Nota - Questo comunicato è stato pubblicato integralmente come contributo esterno. Questo contenuto non è pertanto un articolo prodotto dalla redazione di PisaToday

La lista civica Cambiamenti a San Miniato sostenuta da molti che in passato si sono trovati in percorsi di sinistra (Potere al Popolo compreso) ha preso un onesto 22% non riuscendo però a raggiungere il ballottaggio toccato invece al centrodestra sostenuto dalla Lega contro il Partito Democratico.
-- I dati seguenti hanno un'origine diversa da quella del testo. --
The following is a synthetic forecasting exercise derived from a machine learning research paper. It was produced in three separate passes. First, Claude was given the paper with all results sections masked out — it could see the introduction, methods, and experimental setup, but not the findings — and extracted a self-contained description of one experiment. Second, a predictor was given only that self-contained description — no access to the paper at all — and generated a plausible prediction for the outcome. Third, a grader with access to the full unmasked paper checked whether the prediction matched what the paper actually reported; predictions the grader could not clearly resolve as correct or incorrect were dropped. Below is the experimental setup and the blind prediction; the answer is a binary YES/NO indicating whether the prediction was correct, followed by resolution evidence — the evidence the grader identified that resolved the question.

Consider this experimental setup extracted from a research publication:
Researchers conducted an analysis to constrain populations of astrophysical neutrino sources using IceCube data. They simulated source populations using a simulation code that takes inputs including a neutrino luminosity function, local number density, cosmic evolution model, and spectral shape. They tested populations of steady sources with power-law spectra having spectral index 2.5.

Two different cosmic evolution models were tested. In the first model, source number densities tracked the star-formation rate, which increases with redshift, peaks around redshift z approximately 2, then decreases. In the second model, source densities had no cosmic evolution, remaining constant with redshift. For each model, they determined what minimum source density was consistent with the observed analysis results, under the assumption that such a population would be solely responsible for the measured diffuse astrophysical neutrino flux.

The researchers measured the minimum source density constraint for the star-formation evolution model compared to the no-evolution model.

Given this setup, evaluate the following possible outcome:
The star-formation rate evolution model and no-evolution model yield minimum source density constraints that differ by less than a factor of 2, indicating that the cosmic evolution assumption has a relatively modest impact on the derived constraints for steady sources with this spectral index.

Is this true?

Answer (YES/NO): NO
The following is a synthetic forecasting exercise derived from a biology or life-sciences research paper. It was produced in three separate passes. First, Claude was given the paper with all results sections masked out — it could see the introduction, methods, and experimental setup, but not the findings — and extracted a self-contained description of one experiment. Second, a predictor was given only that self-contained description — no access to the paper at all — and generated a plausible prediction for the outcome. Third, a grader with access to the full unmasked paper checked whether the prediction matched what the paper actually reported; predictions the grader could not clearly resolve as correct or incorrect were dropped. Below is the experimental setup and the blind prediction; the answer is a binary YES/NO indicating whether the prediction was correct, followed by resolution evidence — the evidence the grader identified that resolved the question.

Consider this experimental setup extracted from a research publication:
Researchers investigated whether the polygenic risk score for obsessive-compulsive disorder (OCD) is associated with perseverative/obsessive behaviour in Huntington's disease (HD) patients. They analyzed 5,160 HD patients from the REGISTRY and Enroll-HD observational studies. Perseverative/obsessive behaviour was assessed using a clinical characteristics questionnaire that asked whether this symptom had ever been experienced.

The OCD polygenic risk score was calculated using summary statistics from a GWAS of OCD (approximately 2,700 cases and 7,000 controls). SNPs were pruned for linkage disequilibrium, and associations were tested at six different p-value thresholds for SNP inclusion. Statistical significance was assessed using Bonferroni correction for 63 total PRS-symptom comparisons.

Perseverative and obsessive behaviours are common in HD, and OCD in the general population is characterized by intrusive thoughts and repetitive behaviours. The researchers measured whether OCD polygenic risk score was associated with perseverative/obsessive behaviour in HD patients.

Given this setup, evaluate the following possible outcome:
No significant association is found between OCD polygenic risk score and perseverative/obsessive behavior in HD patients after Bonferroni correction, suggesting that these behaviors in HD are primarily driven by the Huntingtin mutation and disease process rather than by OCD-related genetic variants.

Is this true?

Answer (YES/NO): NO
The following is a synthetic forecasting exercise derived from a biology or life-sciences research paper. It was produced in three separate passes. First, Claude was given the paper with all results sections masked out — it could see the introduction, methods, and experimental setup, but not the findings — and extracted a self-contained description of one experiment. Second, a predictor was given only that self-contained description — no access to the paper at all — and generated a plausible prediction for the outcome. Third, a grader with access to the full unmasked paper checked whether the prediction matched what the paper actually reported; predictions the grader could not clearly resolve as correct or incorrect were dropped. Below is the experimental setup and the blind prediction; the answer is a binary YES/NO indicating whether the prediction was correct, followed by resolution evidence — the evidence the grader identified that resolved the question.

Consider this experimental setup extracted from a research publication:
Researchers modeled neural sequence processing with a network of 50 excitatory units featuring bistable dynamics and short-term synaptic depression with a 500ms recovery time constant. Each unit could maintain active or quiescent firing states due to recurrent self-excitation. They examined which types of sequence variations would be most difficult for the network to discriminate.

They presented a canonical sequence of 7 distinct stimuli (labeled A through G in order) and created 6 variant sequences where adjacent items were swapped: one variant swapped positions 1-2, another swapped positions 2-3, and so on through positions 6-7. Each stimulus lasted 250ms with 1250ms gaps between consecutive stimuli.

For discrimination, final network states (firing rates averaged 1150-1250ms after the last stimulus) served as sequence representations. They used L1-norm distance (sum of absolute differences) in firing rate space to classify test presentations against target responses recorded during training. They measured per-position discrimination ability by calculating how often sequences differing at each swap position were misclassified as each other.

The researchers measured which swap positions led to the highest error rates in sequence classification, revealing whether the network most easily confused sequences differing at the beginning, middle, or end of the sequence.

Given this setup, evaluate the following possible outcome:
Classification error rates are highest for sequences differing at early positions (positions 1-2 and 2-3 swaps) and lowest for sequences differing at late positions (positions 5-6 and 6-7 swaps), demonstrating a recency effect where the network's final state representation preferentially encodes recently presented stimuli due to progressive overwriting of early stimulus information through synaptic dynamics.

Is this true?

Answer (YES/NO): NO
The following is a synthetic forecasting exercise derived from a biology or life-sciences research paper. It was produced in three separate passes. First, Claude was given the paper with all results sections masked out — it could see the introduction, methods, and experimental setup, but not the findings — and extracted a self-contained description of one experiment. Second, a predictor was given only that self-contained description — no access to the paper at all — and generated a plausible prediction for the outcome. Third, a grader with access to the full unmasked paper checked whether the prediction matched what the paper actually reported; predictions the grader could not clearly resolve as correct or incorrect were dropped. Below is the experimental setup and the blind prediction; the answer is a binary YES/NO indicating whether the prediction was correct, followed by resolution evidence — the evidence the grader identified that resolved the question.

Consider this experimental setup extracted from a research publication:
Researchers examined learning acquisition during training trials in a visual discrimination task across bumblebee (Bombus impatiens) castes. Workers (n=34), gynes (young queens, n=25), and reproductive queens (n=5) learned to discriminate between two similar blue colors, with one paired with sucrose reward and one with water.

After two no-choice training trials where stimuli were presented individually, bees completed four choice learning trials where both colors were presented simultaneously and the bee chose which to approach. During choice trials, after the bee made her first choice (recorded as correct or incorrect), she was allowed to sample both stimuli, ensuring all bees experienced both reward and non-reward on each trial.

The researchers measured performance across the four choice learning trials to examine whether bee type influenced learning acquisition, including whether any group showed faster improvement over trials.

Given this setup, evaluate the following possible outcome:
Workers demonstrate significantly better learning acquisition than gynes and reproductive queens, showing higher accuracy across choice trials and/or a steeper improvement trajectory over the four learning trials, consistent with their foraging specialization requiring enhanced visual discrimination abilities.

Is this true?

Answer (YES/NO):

In questa campagna elettorale abbiamo visto molte cose positive come l’ascolto sul campo delle persone, dei loro problemi, delle loro necessità. Casa per casa, strada per strada. L’impegno delle persone che anche senza aver mai partecipato prima a iniziative politiche hanno voluto mettersi in gioco.

Abbiamo avuto anche esperienze di dibattito civile sui temi e le idee dei candidati al ruolo di consigliere come quella che si è svolta al Circolo Arci della Catena.

Abbiamo purtroppo visto cose anche molto negative: “inciuci” veri o presunti tra le forze politiche ora presenti al ballotaggio, pressioni ai simpatizzanti della lista civica sui luoghi di lavoro, nei circoli e durante i volantinaggi.

Ci sembra difficile parteggiare per una delle due parti al ballottaggio.

Da una parte abbiamo una forza dichiaratamente razzista e xenofoba nonostante la “moderatezza” paventata dal suo candidato sindaco ci riconosciamo ancora in un ideale di antifascismo.

Dall’altra abbiamo un partito che ha osteggiato la lista civica e i suoi temi legati all’ambiente, al lavoro e alla scuola, in modi che secondo noi hanno poco a che fare con l’idea di una sinistra inclusiva e dell’antifascismo che ora vanno richiamando, anzi troppo spesso preferendo dialogare con quella destra che ora definiscono becera e fascista.

Questi, anche dopo la notizia del ballottaggio hanno precluso qualsiasi tipo di apparentamento e discussioni sui temi del programma al grido di “tanto vinciamo noi, non abbiamo bisogno di nessuno” mostrandosi più interessati al proprio successo personale piuttosto che al benessere e alla corretta amministrazione della città.

Abbiamo partecipato alle riunioni del comitato e ci rivediamo nella decisione di lasciare libertà di coscienza agli elettori nello scegliere, fondamentalmente, a chi fare opposizione senza obbligare nessuno, sperando nel fatto che quelle 3400 persone tra cui ci sono alcuni simpatizzanti di Potere al Popolo siano persone capaci di ragionare con la propria testa, con intelligenza.